A data block

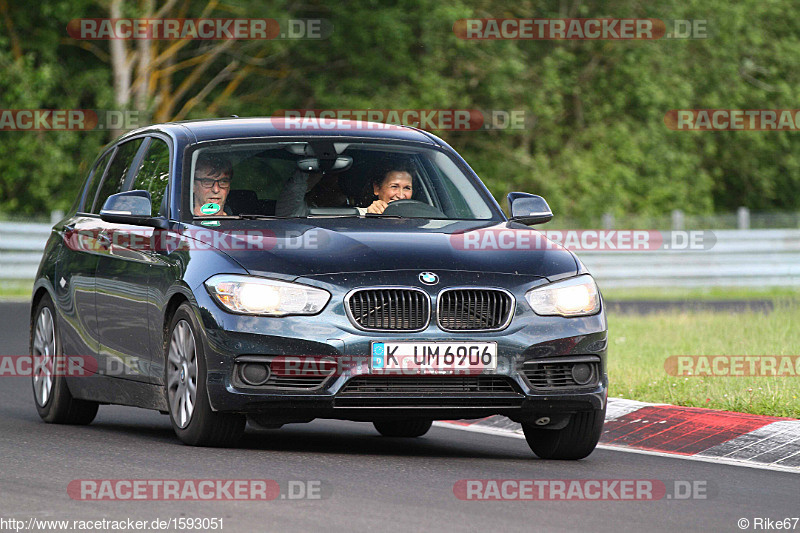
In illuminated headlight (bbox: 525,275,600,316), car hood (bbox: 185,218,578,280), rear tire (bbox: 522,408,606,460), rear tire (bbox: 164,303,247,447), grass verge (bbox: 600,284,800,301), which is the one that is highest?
car hood (bbox: 185,218,578,280)

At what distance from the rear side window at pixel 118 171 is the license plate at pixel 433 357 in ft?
10.0

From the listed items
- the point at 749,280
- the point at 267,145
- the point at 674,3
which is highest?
the point at 674,3

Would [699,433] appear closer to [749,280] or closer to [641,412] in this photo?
[641,412]

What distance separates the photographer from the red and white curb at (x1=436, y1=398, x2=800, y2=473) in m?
9.09

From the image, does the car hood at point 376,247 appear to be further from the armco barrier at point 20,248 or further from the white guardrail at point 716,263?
the white guardrail at point 716,263

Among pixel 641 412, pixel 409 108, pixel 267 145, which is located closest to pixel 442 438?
pixel 641 412

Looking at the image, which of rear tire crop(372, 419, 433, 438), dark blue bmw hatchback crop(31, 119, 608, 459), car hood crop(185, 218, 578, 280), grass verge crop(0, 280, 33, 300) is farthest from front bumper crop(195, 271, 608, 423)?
grass verge crop(0, 280, 33, 300)

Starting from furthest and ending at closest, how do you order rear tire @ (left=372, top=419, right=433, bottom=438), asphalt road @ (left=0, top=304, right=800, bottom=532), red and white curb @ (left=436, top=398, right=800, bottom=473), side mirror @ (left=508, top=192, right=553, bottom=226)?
rear tire @ (left=372, top=419, right=433, bottom=438)
side mirror @ (left=508, top=192, right=553, bottom=226)
red and white curb @ (left=436, top=398, right=800, bottom=473)
asphalt road @ (left=0, top=304, right=800, bottom=532)

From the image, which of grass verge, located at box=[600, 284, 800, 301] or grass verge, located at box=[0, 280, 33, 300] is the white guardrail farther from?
grass verge, located at box=[0, 280, 33, 300]

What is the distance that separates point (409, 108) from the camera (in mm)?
35375

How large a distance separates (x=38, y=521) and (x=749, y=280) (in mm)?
27210

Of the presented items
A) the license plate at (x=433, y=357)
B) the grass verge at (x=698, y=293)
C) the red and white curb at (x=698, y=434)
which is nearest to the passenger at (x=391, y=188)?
the license plate at (x=433, y=357)

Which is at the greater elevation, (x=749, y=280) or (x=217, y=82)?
(x=217, y=82)

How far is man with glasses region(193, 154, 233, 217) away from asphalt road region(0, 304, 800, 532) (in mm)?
1305
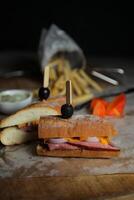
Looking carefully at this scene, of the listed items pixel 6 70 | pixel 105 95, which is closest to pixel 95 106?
pixel 105 95

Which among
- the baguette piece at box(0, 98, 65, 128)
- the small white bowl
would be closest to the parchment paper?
the baguette piece at box(0, 98, 65, 128)

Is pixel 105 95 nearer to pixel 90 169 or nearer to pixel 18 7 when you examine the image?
pixel 90 169

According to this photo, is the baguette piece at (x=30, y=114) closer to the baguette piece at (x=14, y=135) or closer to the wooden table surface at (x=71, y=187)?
the baguette piece at (x=14, y=135)

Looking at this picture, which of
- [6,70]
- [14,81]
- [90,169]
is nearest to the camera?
[90,169]

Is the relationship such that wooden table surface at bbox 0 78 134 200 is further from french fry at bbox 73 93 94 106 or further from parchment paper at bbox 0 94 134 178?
french fry at bbox 73 93 94 106

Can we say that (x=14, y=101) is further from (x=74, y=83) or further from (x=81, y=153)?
(x=81, y=153)

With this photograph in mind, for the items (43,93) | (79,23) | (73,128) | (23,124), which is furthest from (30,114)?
(79,23)
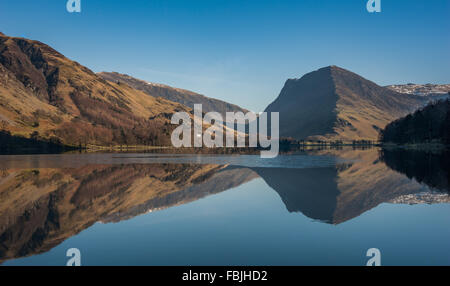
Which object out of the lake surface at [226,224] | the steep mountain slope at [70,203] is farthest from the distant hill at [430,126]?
the steep mountain slope at [70,203]

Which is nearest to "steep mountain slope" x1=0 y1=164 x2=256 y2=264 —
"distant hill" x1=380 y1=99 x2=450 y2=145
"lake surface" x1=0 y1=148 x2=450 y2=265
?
"lake surface" x1=0 y1=148 x2=450 y2=265

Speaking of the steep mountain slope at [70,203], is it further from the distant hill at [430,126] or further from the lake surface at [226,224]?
the distant hill at [430,126]

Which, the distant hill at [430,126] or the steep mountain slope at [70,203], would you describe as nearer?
the steep mountain slope at [70,203]

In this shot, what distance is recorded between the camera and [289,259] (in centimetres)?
1666

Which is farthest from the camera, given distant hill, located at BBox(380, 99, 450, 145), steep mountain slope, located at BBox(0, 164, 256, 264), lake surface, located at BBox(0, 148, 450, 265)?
distant hill, located at BBox(380, 99, 450, 145)

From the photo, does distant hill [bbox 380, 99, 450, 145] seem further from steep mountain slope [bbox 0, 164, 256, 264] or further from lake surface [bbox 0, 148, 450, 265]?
steep mountain slope [bbox 0, 164, 256, 264]

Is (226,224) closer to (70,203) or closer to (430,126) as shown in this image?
(70,203)

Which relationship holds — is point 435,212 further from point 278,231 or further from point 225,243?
point 225,243

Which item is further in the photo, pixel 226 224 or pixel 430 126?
pixel 430 126

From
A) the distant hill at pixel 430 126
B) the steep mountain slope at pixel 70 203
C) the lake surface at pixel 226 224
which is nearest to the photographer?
the lake surface at pixel 226 224

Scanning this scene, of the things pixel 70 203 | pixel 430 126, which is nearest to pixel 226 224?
pixel 70 203

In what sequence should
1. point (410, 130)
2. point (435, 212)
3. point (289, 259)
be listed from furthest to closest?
point (410, 130) → point (435, 212) → point (289, 259)
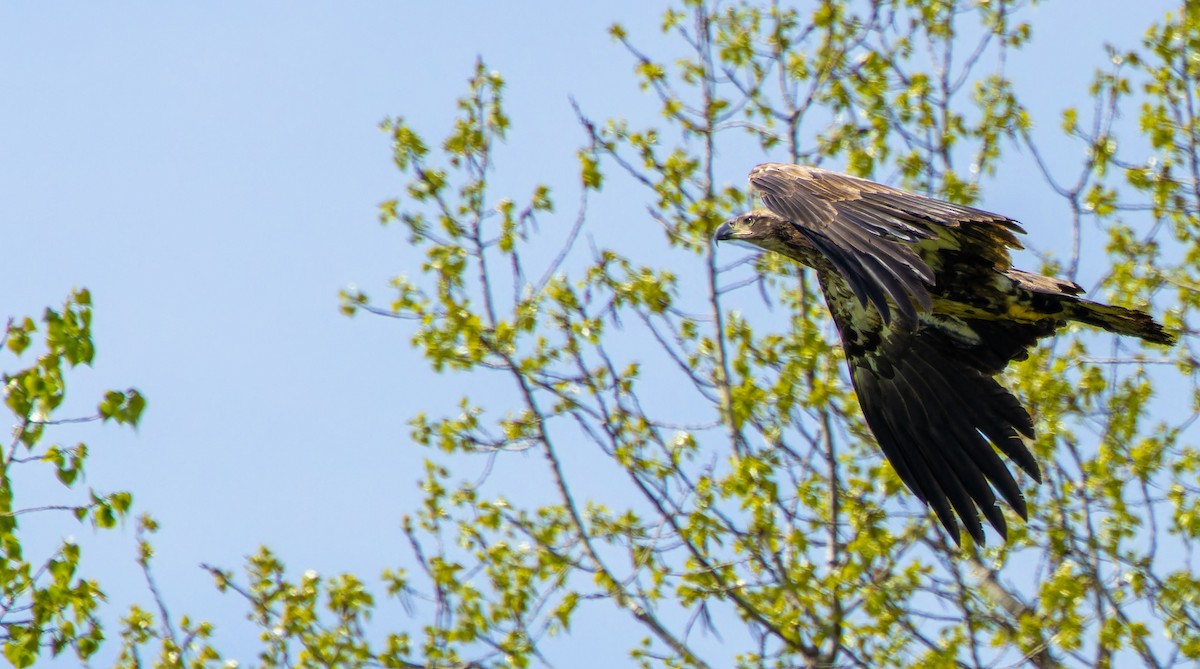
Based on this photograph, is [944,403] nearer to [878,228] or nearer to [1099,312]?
[1099,312]

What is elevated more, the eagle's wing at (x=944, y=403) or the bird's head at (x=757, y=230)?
the bird's head at (x=757, y=230)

** Required work **
Copy out the whole listing above word for word, but leave out the pictures.

** Expected answer **
In illuminated headlight (bbox: 525,275,600,316), car hood (bbox: 185,218,578,280), rear tire (bbox: 522,408,606,460), rear tire (bbox: 164,303,247,447), grass verge (bbox: 600,284,800,301), which is the one that is highest?
car hood (bbox: 185,218,578,280)

At what distance from the rear side window at pixel 118 171 is the license plate at pixel 433 357 in ft?
10.0

From the listed items
- the point at 749,280
- the point at 267,145
- the point at 674,3
which is highest?
the point at 674,3

Would [699,433] appear closer to [749,280] or closer to [641,412] in this photo?
[641,412]

What distance separates the photographer from the red and white curb at (x1=436, y1=398, x2=800, y2=473) in m?
9.09

From the image, does the car hood at point 376,247 appear to be further from the armco barrier at point 20,248 or further from the white guardrail at point 716,263?
the white guardrail at point 716,263

Among pixel 641 412, pixel 409 108, pixel 267 145, which is located closest to pixel 442 438?
pixel 641 412

Looking at the image, which of rear tire crop(372, 419, 433, 438), dark blue bmw hatchback crop(31, 119, 608, 459), car hood crop(185, 218, 578, 280), grass verge crop(0, 280, 33, 300) is farthest from front bumper crop(195, 271, 608, 423)?
grass verge crop(0, 280, 33, 300)

Starting from furthest and ending at closest, how do you order rear tire @ (left=372, top=419, right=433, bottom=438), asphalt road @ (left=0, top=304, right=800, bottom=532), red and white curb @ (left=436, top=398, right=800, bottom=473), side mirror @ (left=508, top=192, right=553, bottom=226)?
rear tire @ (left=372, top=419, right=433, bottom=438)
side mirror @ (left=508, top=192, right=553, bottom=226)
red and white curb @ (left=436, top=398, right=800, bottom=473)
asphalt road @ (left=0, top=304, right=800, bottom=532)

From the image, which of grass verge, located at box=[600, 284, 800, 301] or grass verge, located at box=[0, 280, 33, 300] is the white guardrail farther from?
grass verge, located at box=[0, 280, 33, 300]

What is the distance that separates point (409, 108) from the camera (in mm)?
35375

How large a distance separates (x=38, y=521) and (x=749, y=280) (in mm)?
27210

Of the presented items
A) the license plate at (x=433, y=357)
B) the grass verge at (x=698, y=293)
C) the red and white curb at (x=698, y=434)
which is nearest to the passenger at (x=391, y=188)?
the license plate at (x=433, y=357)

Which is at the greater elevation, (x=749, y=280) or (x=217, y=82)?
(x=217, y=82)

How far is man with glasses region(193, 154, 233, 217) away from asphalt road region(0, 304, 800, 532) (in mm)?
1305
Looking carefully at this scene, of the listed items pixel 6 70 | pixel 105 95, which is closest to pixel 95 106?
pixel 105 95

Which among
- the baguette piece at box(0, 98, 65, 128)
- the small white bowl
would be closest to the parchment paper?
the baguette piece at box(0, 98, 65, 128)

Is pixel 105 95 nearer to pixel 90 169 or nearer to pixel 18 7 when you examine the image?
pixel 90 169

According to this photo, is the baguette piece at (x=30, y=114) closer to the baguette piece at (x=14, y=135) or closer to the wooden table surface at (x=71, y=187)?
the baguette piece at (x=14, y=135)

Looking at this picture, which of
- [6,70]
- [14,81]
- [90,169]
is nearest to the camera?
[90,169]

Is the relationship such that wooden table surface at bbox 0 78 134 200 is further from french fry at bbox 73 93 94 106 or further from parchment paper at bbox 0 94 134 178?
french fry at bbox 73 93 94 106

Can we say that (x=14, y=101) is further from (x=74, y=83) or further from (x=81, y=153)?
(x=81, y=153)

With this photograph in mind, for the items (43,93) | (79,23) | (73,128) | (23,124), which is furthest from (30,114)?
(79,23)
Which object out of the lake surface at [226,224] | the steep mountain slope at [70,203] is farthest from the distant hill at [430,126]?
the steep mountain slope at [70,203]

Which is nearest to "steep mountain slope" x1=0 y1=164 x2=256 y2=264 —
"distant hill" x1=380 y1=99 x2=450 y2=145
"lake surface" x1=0 y1=148 x2=450 y2=265
?
"lake surface" x1=0 y1=148 x2=450 y2=265

Speaking of the steep mountain slope at [70,203], is it further from the distant hill at [430,126] or further from the lake surface at [226,224]?
the distant hill at [430,126]

Which, the distant hill at [430,126] or the steep mountain slope at [70,203], would you describe as nearer?
the steep mountain slope at [70,203]

In this shot, what distance is recorded between the camera and [289,259] (in centimetres)?
1666

Which is farthest from the camera, given distant hill, located at BBox(380, 99, 450, 145), steep mountain slope, located at BBox(0, 164, 256, 264), lake surface, located at BBox(0, 148, 450, 265)?
distant hill, located at BBox(380, 99, 450, 145)

From the photo, does distant hill [bbox 380, 99, 450, 145] seem further from steep mountain slope [bbox 0, 164, 256, 264] or further from lake surface [bbox 0, 148, 450, 265]?
steep mountain slope [bbox 0, 164, 256, 264]

Is (226,224) closer to (70,203) or closer to (430,126) as shown in this image?
(70,203)

Which relationship holds — is point 435,212 further from point 278,231 or further from point 225,243?
point 225,243

Which item is further in the photo, pixel 226 224 or pixel 430 126?
pixel 430 126

From
A) the distant hill at pixel 430 126
B) the steep mountain slope at pixel 70 203
C) the lake surface at pixel 226 224
which is nearest to the photographer?
the lake surface at pixel 226 224

Scanning this scene, of the things pixel 70 203 | pixel 430 126, which is nearest to pixel 226 224?
pixel 70 203

In what sequence should
1. point (410, 130)
2. point (435, 212)
3. point (289, 259)
be listed from furthest to closest?
point (410, 130) → point (435, 212) → point (289, 259)
Based on this photograph, is [944,403] nearer to [878,228] or nearer to [1099,312]?
[1099,312]

What is elevated more, the eagle's wing at (x=944, y=403) or the bird's head at (x=757, y=230)?
the bird's head at (x=757, y=230)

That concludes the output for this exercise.